Text under study:
⁂

With local approvals and a branding plan in hand, developers Avner Krohn and Brian Zelman are set to break ground this spring on a 111-unit upscale apartment complex on Jolley Drive in Bloomfield.

Krohn, of New Britain’s Jasko Development, and Zelman, of West Hartford’s Zelman Real Estate, said in a recent interview that they’ve named the project The Residences at Wash Brook, after one of several nearby brooks at the 20-acre site located midway between Routes 178 and 218.
While the two partners have worked together in the past, including on a recently completed Jolley Drive medical building, Wash Brook is their first multifamily collaboration.
Fresh project renderings show a two-story atrium with a mezzanine just inside the entrance to the four-story building.
“It’s not a massive building, it has kind of a boutique hotel feel,” said Krohn, who has been one of New Britain’s more active developers in recent years.
Krohn and Zelman declined to disclose the project price tag and said it was too early to reveal asking rents. They did say Wash Brook will offer six different unit layouts at market rates, ranging from studios up to three-bedrooms.
The development is targeting young professionals and empty-nesters alike.
There will be a gym, yoga studio, pool, pet grooming stations, golf and sports simulator, bicycle storage, shared office area, covered parking ports, electric vehicle chargers, a smart door access system, and other amenities.

“I don’t think you can build 111 units that are higher end and not have those things or else your competition knocks you out,” Zelman said of the planned amenities. “It’s kind of a given that you have to have them.”
The developers applied for and received town approvals for the project last year after the COVID-19 pandemic struck Connecticut. The coronavirus had minimal impact on the project’s design, though Zelman and Krohn made sure to include nooks or other spaces inside the apartments that can be used as workstations for tenants who telecommute. They also beefed up the size of the shared business center on the ground floor.

The two hope that when units begin leasing by the summer or fall of 2022 the pandemic will be in the rearview mirror.
“It’s about a 15-month timeline from the start of construction, so we’re kind of anticipating that things will be different or, I hate to say, ‘back to normal’ when we start tenanting the building,” Zelman said.

⁂

Stored data
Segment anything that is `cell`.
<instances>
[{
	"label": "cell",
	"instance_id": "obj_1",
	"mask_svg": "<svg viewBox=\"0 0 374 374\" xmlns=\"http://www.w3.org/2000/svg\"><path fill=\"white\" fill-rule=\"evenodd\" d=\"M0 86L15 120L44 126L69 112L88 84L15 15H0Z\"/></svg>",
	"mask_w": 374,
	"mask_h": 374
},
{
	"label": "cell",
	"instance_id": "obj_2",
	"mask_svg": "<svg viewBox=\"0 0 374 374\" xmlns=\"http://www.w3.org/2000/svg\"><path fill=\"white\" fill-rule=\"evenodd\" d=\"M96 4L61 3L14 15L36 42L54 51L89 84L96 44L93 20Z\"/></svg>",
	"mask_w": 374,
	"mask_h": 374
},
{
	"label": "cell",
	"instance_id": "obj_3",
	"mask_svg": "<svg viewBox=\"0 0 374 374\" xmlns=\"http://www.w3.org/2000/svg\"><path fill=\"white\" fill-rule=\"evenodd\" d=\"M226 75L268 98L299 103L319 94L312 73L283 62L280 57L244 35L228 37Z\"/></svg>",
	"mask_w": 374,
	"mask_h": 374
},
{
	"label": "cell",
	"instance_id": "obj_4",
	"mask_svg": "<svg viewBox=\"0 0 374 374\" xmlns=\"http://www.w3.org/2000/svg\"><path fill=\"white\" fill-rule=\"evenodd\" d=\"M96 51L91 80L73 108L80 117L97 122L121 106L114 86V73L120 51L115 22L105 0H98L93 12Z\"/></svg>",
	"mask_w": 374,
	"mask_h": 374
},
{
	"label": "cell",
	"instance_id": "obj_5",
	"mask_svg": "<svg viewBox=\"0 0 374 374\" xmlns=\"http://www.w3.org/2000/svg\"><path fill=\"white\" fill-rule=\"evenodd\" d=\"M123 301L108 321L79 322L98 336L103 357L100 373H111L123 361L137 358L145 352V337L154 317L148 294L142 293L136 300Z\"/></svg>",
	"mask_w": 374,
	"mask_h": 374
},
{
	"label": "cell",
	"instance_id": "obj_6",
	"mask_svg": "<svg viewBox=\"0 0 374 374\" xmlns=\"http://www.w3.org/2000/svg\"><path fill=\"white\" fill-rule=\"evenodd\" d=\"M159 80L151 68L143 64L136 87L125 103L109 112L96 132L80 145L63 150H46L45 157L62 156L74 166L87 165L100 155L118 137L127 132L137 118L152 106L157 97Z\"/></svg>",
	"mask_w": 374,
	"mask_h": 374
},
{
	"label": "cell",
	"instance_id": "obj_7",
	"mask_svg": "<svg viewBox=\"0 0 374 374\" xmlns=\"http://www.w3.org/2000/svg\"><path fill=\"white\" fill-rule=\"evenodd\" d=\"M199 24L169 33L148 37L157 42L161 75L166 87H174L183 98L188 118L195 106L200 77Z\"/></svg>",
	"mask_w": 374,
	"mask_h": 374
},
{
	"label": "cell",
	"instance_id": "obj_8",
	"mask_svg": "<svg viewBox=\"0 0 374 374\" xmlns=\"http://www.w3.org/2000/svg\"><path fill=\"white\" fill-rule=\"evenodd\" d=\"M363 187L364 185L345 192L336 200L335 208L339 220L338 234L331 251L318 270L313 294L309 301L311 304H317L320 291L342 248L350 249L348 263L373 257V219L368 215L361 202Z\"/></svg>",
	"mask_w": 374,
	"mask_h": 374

⁂

Task set:
**1)** In the article on the Bloomfield apartment complex, translate this sentence into Spanish: "The development is targeting young professionals and empty-nesters alike."
**2)** Use the article on the Bloomfield apartment complex to answer these questions.
(a) How many units will the complex have?
(b) How many stories tall is the building?
(c) About how long is the timeline from the start of construction until tenants move in?
**3)** Rewrite the paragraph of the article on the Bloomfield apartment complex that begins "The developers applied for and received town approvals" as a short bulleted list, keeping its main facts.

Numbered responses:
**1)** El desarrollo está dirigido tanto a jóvenes profesionales como a personas cuyos hijos ya se han ido de casa.

**2)**
(a) 111 units.
(b) Four stories.
(c) About 15 months.

**3)**
- The developers received town approvals last year, after the COVID-19 pandemic reached Connecticut.
- The pandemic had little effect on the design.
- Apartments include nooks or other spaces that telecommuting tenants can use as workstations.
- The shared business center on the ground floor was made larger.